The Explosive Bugsy Siegel
In 1922, when Fascist dictator Benito “Il Duce” Mussolini came to power in Italy, he immediately launched an all-out war on the Mafia in Sicily. This wasn’t to America’s benefit as it launched an exodus of gangsters to the U.S.
While Mussolini obviously had an aversion to gangsters, he still found himself dealing with them in the future. As Mussolini was preparing to join Adolf Hitler and Germany in war in 1938, he was approached by Count DiFrasso with news of a new explosive, Atomite. His wife, the Countess Dorothy DiFrasso, along with her friends Benjamin “Bugsy” Siegel and Marino Bello had witnessed a demonstration of the explosive in the Imperial Valley desert in the U.S. At the demonstration, it tore apart two small mountains.
Mussolini forwarded the threesome $40,000.00 and requested a demonstration in Italy. The three arrived, along with the two chemists who developed the explosive. Unfortunately, the demonstration in Italy, in front of dignitaries from Mussolini’s war ministry, was a failure. Il Duce demanded his money back and seized the Count and Countess’s residence, Villa Madama.
While staying in the stables as a guest of Mussolini, Siegel, a Jew, had the opportunity to rub shoulders with Herr Joseph Goebbels, Hitler’s Minister of Propaganda, and General Hermann Goering, the leader of Hitler’s Luftwaffe, who were also guests of Mussolini. Not a fan of the Nazis, and aware of their anti-Semitism, Siegel decided he’d kill them. The Countess, unfortunately, talked him out of it. It would have been the only good hits Siegel ever made.
A Hit for Mussolini
No one likes a critic—especially a dictator. In 1937, in an effort to avoid a murder charge, Vito Genovese fled to Italy, where he quickly ingratiated himself with Mussolini and his son-in-law and foreign minister, Count Galeazzo Ciano.

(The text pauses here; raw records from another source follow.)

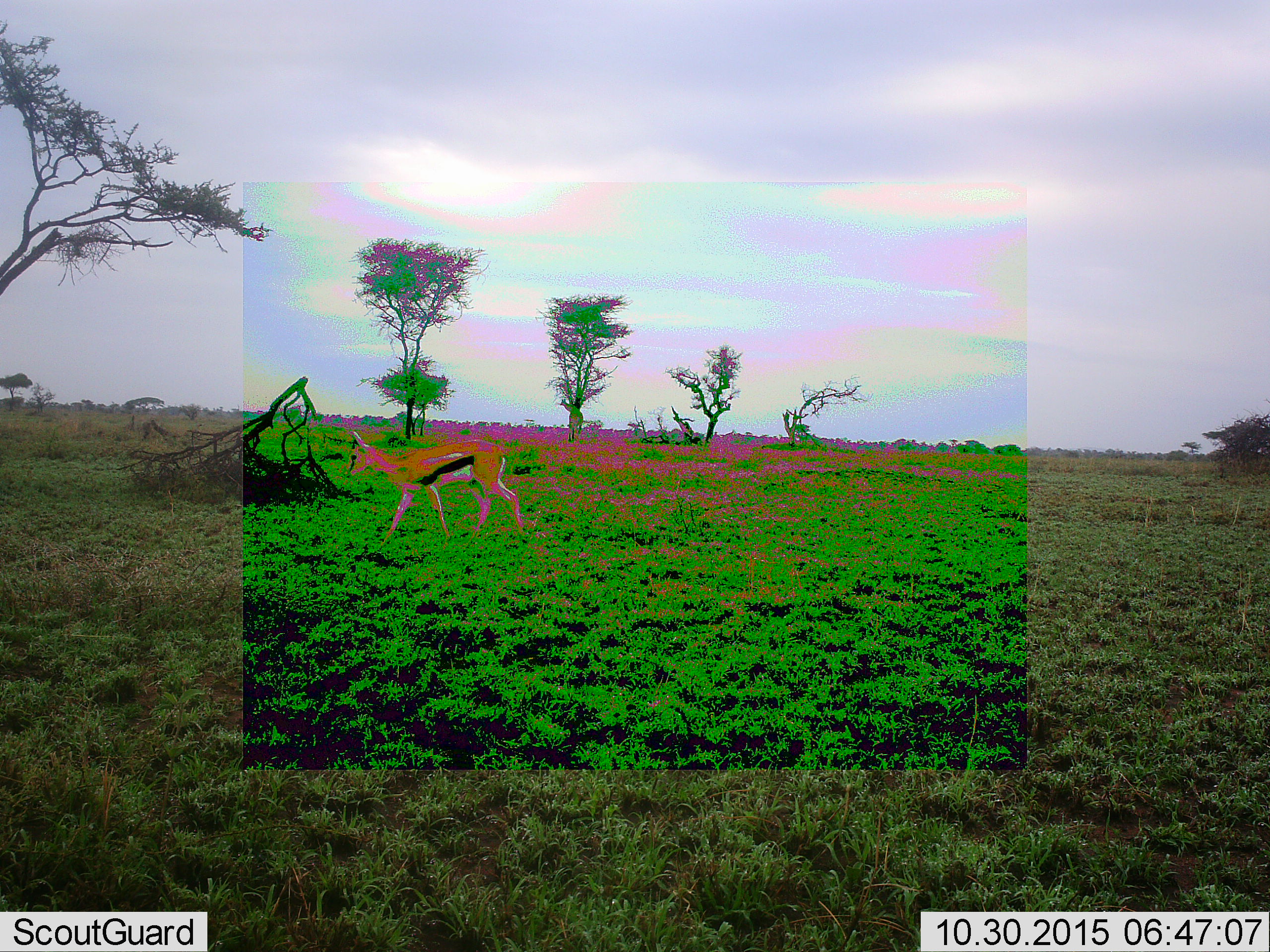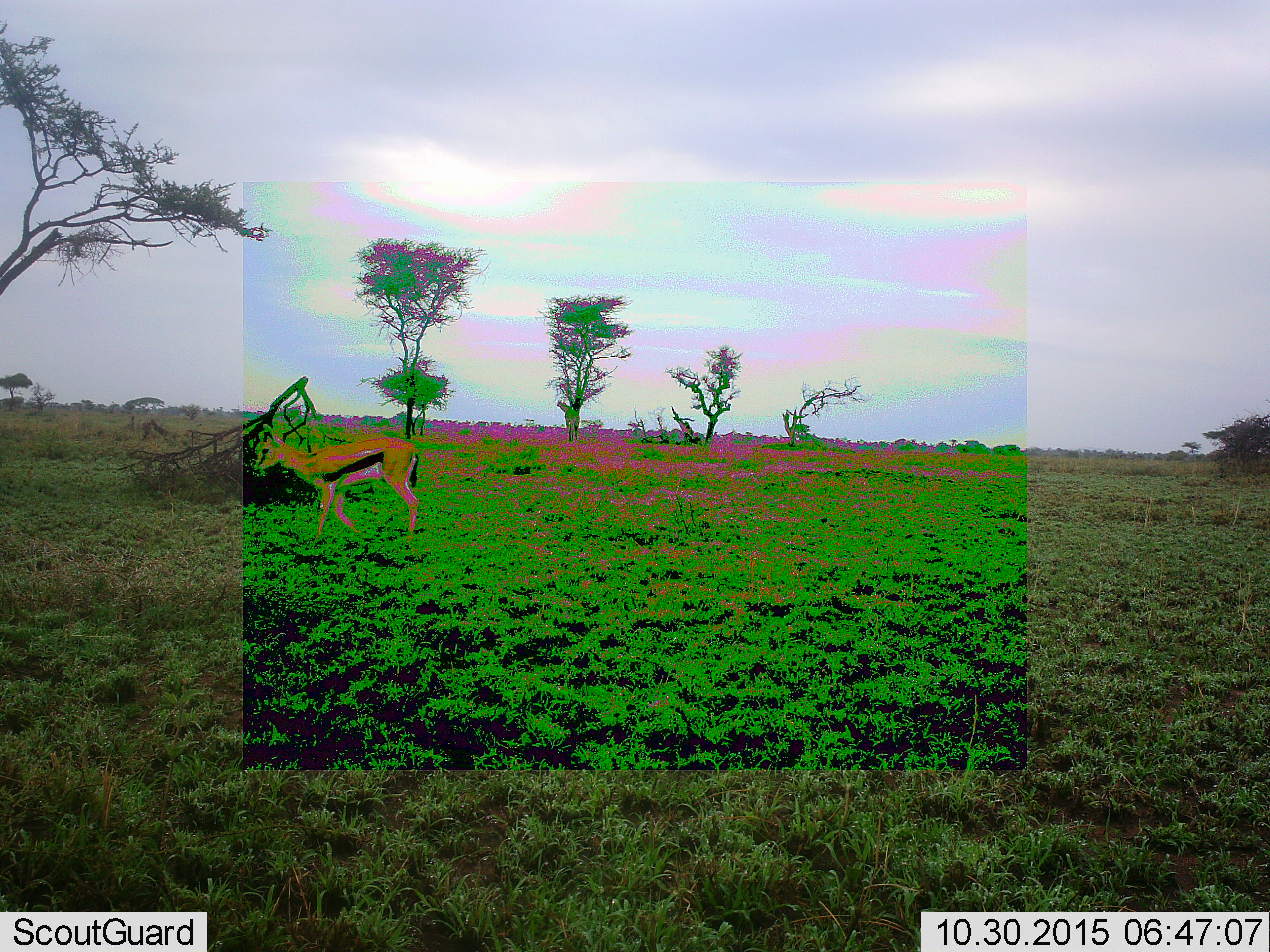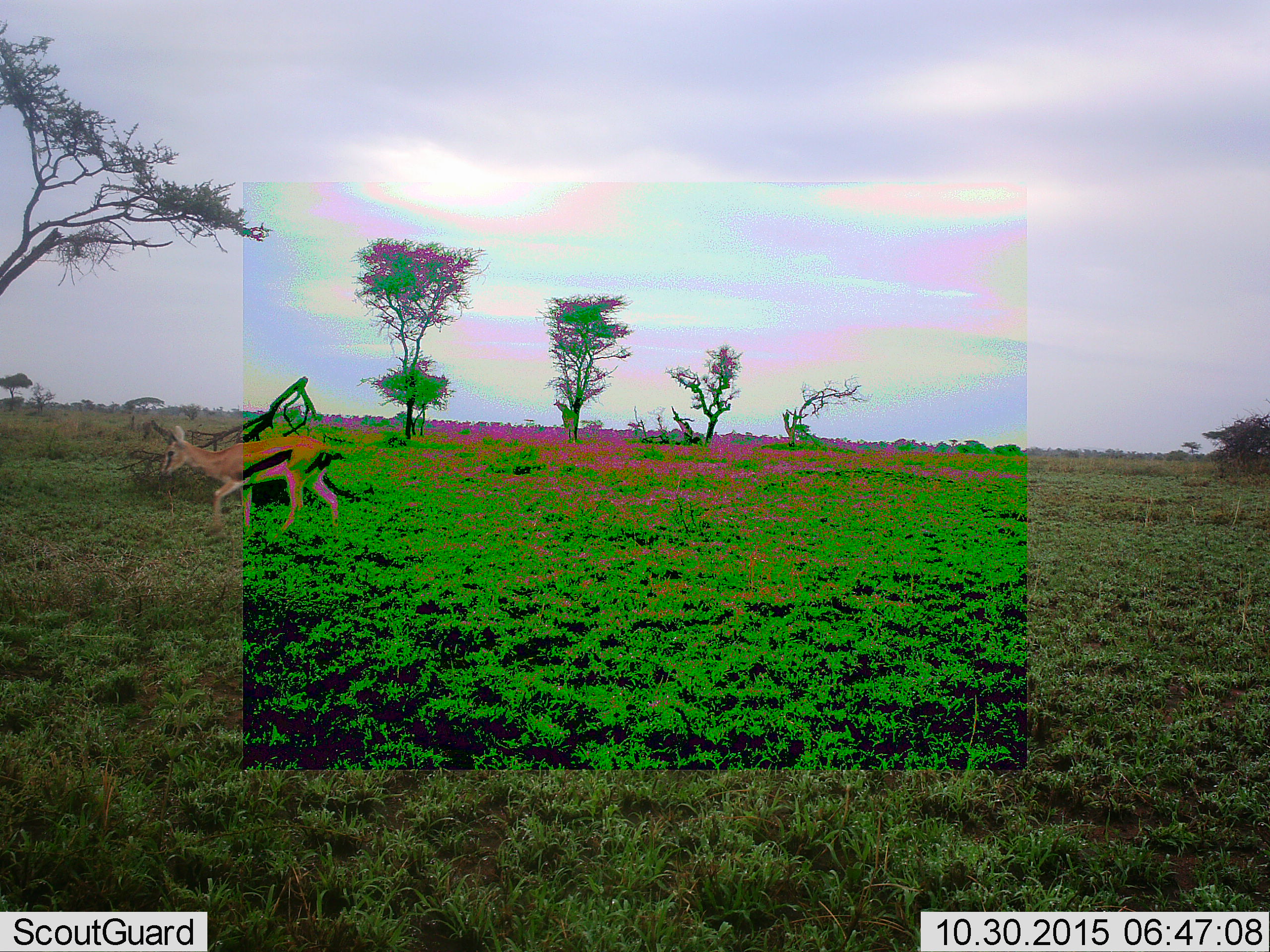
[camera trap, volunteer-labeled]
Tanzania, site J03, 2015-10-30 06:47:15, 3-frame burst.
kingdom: Animalia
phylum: Chordata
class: Mammalia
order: Artiodactyla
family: Bovidae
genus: Eudorcas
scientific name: Eudorcas thomsonii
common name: thomson's gazelle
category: gazellethomsons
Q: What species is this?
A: Gazellethomsons (thomson's gazelle) (Eudorcas thomsonii).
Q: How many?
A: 1.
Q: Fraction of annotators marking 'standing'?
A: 0%.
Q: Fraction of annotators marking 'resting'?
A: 0%.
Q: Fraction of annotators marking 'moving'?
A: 100%.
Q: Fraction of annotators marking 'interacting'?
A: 0%.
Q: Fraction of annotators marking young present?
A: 0%.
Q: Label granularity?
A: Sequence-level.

Back in New York, antifascist, anticommunist editor Carlo Tresca (1875-1943) was criticizing Il Duce in his newspaper, Il Martello. Tresca had known the dictator since 1904 and had left Italy as an exile. Looking to gain favor with the dictator, Genovese offered to take care of Tresca.

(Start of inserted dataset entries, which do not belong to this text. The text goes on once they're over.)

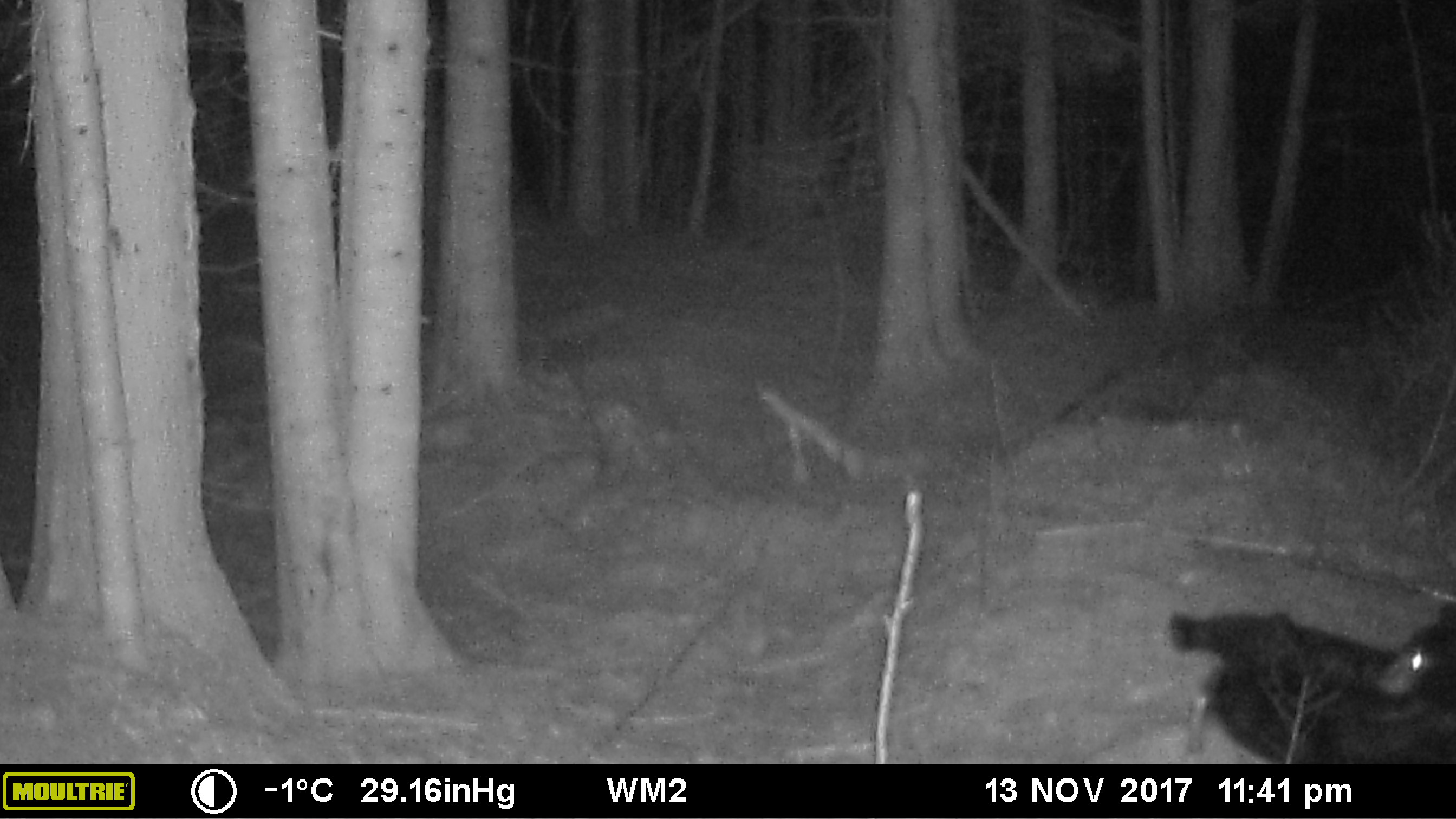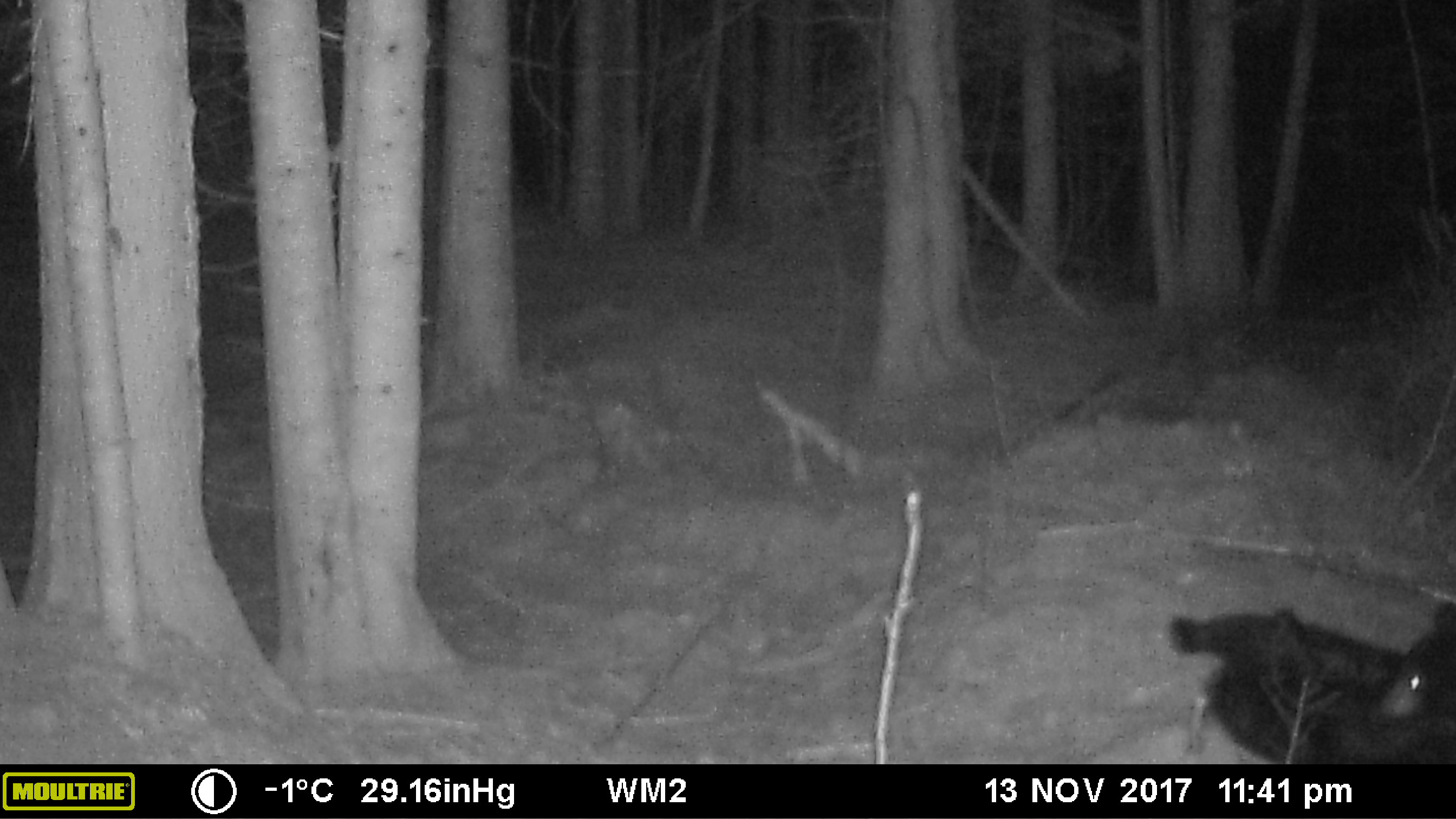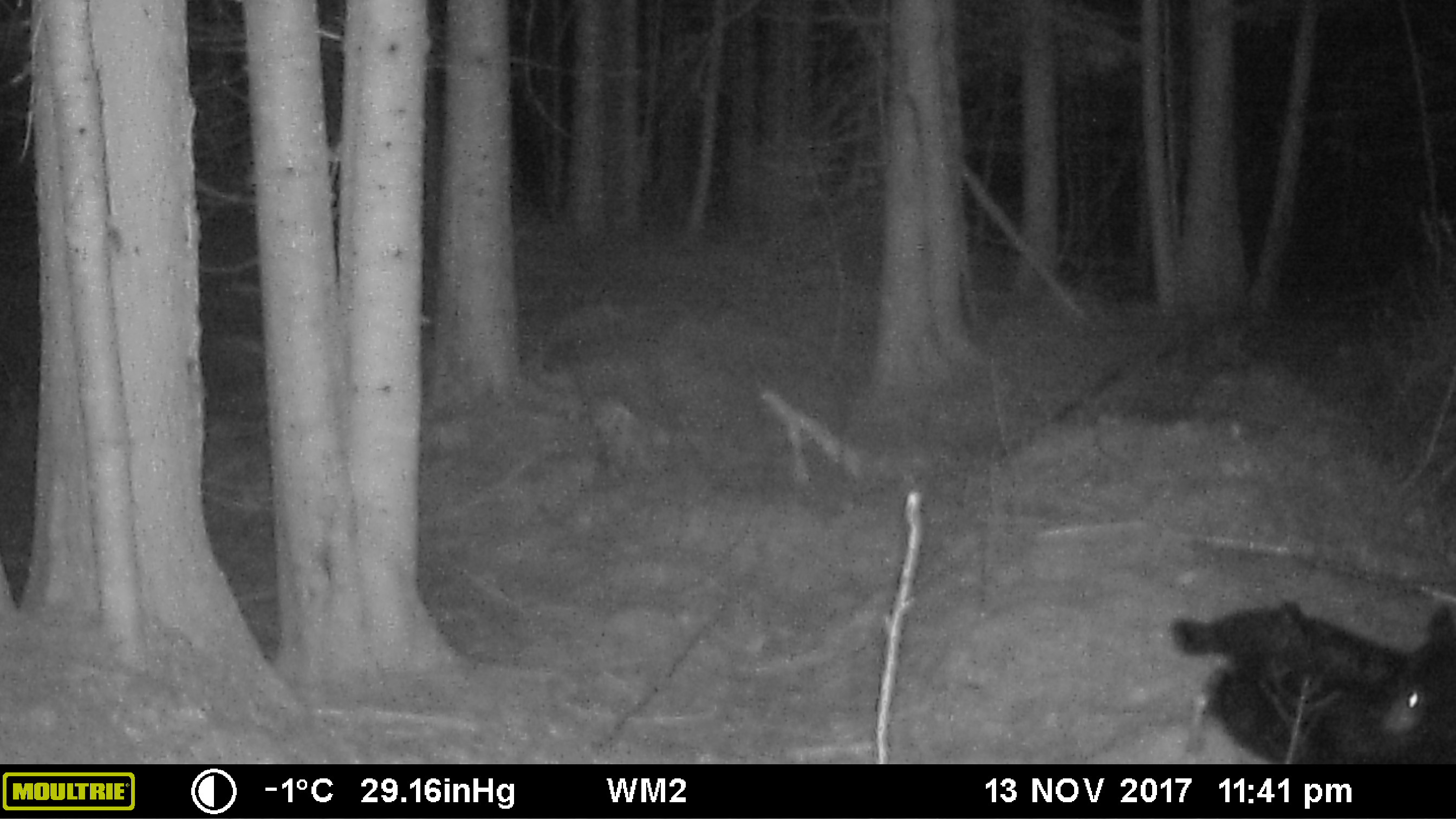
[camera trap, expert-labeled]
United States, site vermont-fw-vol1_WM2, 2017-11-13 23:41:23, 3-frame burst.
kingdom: Animalia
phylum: Chordata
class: Mammalia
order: Carnivora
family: Ursidae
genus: Ursus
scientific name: Ursus americanus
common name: black bear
Black bear (Ursus americanus).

On January 11, 1943, Tresca, who was strolling along New York’s 5th Avenue, with another Italian exile, Giuseppe Calabi, was shot twice by a lone gunman, who fled in a car. The shooter was future Bonanno Family crime boss Carmine Galante. He’d acted on orders that had come from Genovese in Italy.
As his friend laid dead in the gutter, Calabi got the license number on the getaway car: 1C-9272. Earlier that day, Galante was visiting his parole officer in Manhattan and a police officer had recorded the license number as the vehicle he left in. Galante was questioned, but claimed to have taken a subway and gone to the theatre to see Casablanca, despite not remembering much about it. It was 1943 and New York was on dim-out orders, so witnesses were unable to identify the gunman on the dark street and Galante walked free. Mussolini gave Genovese the title of Commendatore, one of Italy’s highest honors.

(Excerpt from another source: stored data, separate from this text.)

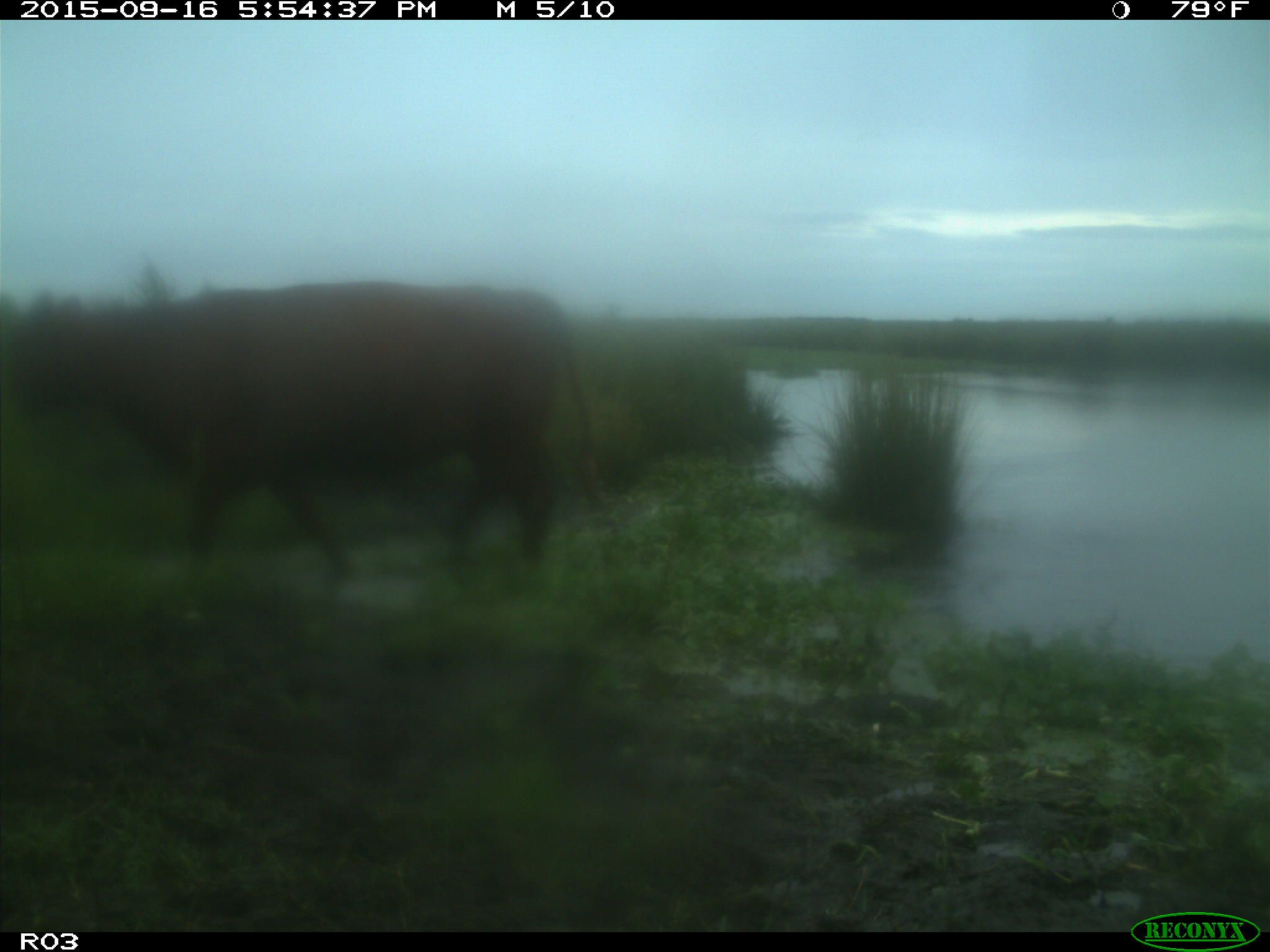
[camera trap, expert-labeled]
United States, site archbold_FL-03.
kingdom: Animalia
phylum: Chordata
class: Mammalia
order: Artiodactyla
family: Bovidae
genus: Bos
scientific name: Bos taurus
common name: domestic cow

That wasn’t it for Genovese during World War II. On July 10, 1943 the U.S. 7th Army landed at Gela and Licata on the south Sicilian coast. When southern Italy fell the Allies set up a military government headquarters in Nola near Naples, Genovese’s home town. Genovese became one of their trusted interpreters. While providing this service, he also ran a black market in stolen American food, trucks, petrol and anything else he could get his hands on.
Genovese held no loyalties, happy as long as he benefited. A crack military detective, Orange Dickey stumbled on Genovese’s black market and came across the information he was wanted in the U.S. He arrested him and set about arranging his return to America, which took months. He finally took him back himself. Luckily for Genovese, one of the witnesses who was supposed to testify against him turned up dead and the government’s case became weak. Genovese, who had sided with Mussolini and then the Allies, went free.